• [TO DO]: In the data that follows, every line containing the word "camera" should be returned.

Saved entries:
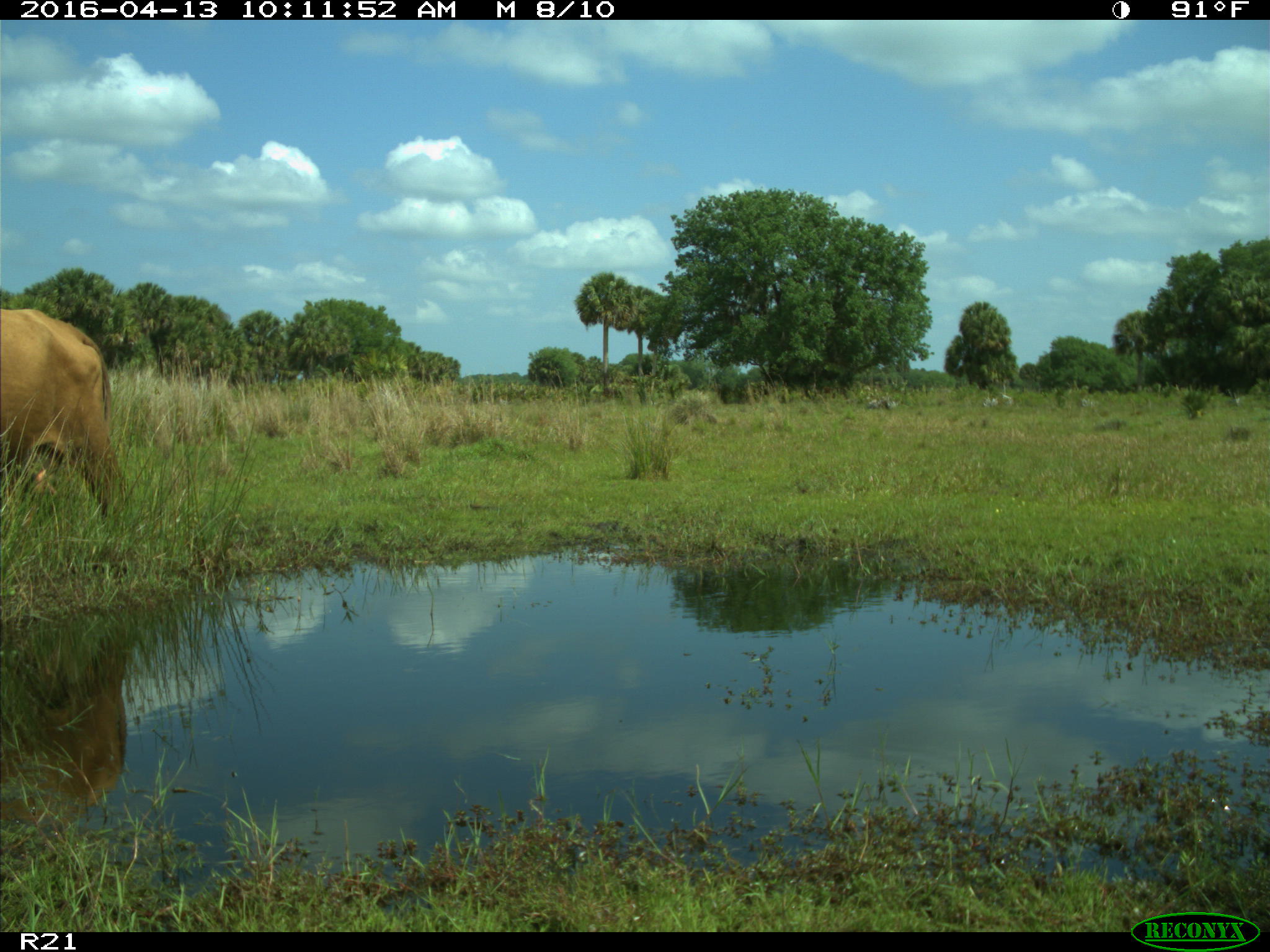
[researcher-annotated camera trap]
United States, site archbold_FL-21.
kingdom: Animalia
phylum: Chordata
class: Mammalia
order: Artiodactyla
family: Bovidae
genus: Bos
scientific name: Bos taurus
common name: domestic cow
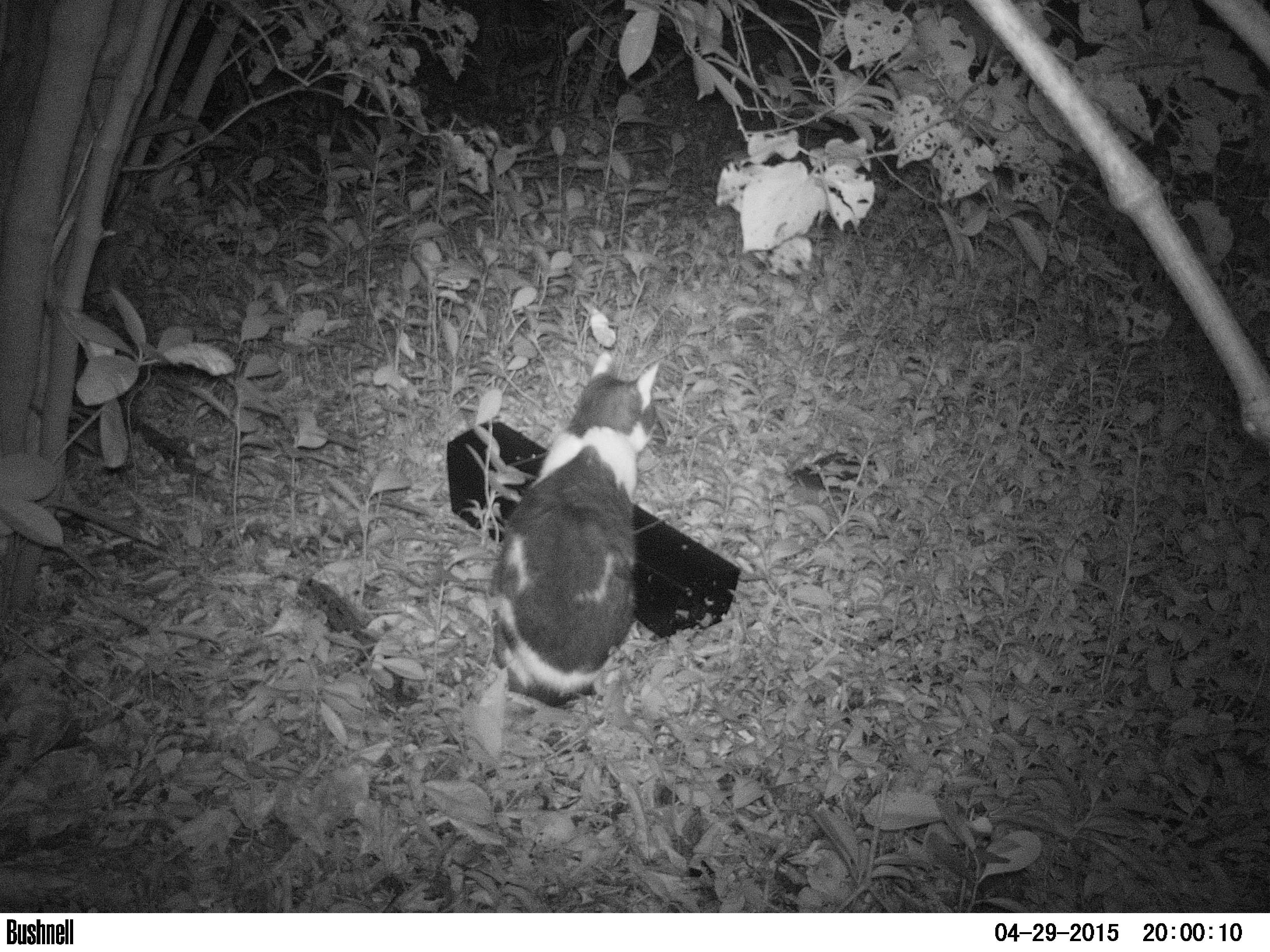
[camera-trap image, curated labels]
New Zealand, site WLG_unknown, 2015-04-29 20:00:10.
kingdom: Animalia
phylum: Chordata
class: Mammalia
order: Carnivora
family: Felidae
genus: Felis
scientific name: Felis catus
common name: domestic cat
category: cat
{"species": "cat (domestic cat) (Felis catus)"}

==

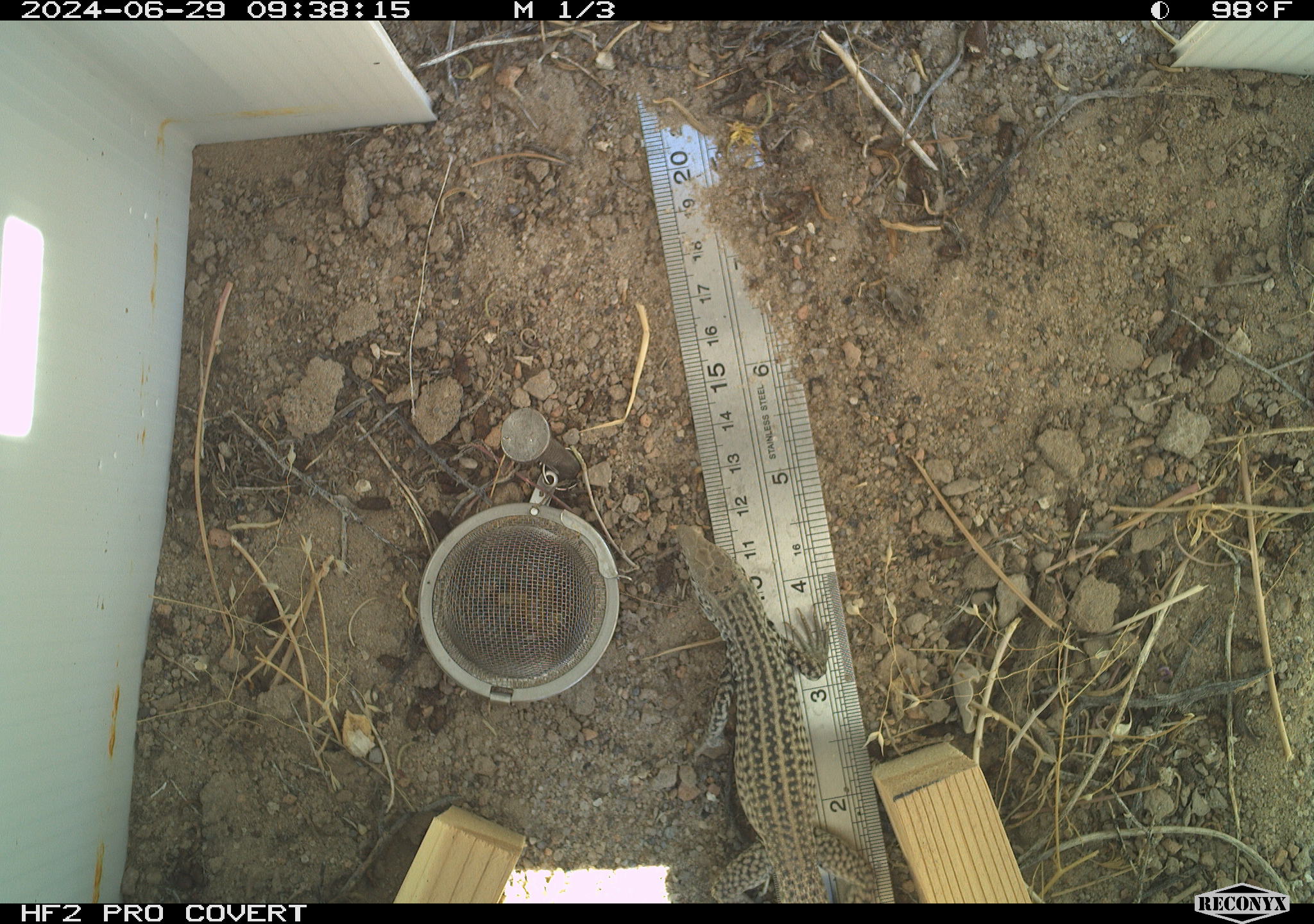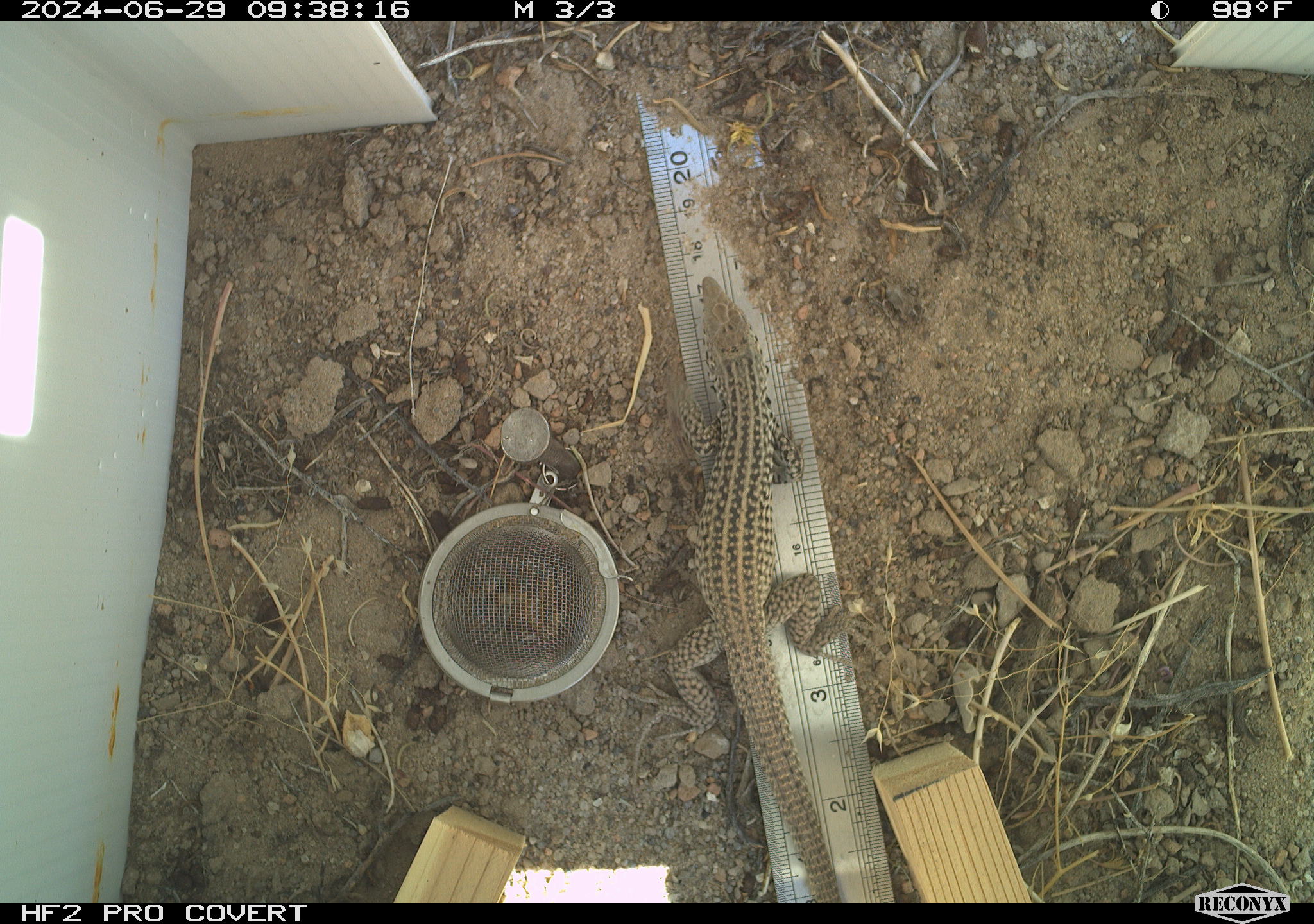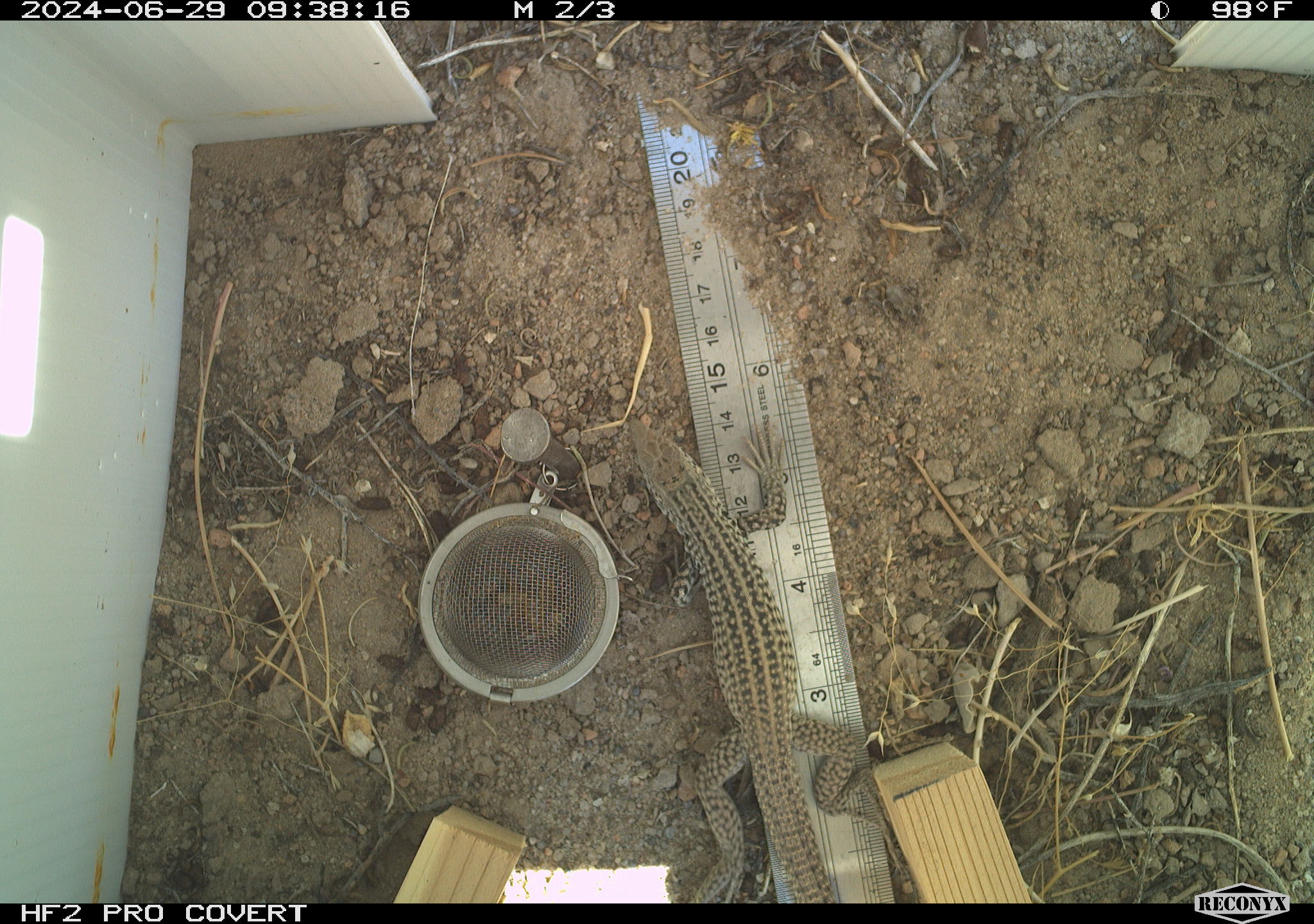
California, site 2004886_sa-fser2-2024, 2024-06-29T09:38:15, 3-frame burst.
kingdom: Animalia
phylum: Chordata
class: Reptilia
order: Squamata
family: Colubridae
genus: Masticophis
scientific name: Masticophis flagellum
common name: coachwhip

• [RESULT]:
[researcher-annotated camera trap]
[camera-trap image, curated labels]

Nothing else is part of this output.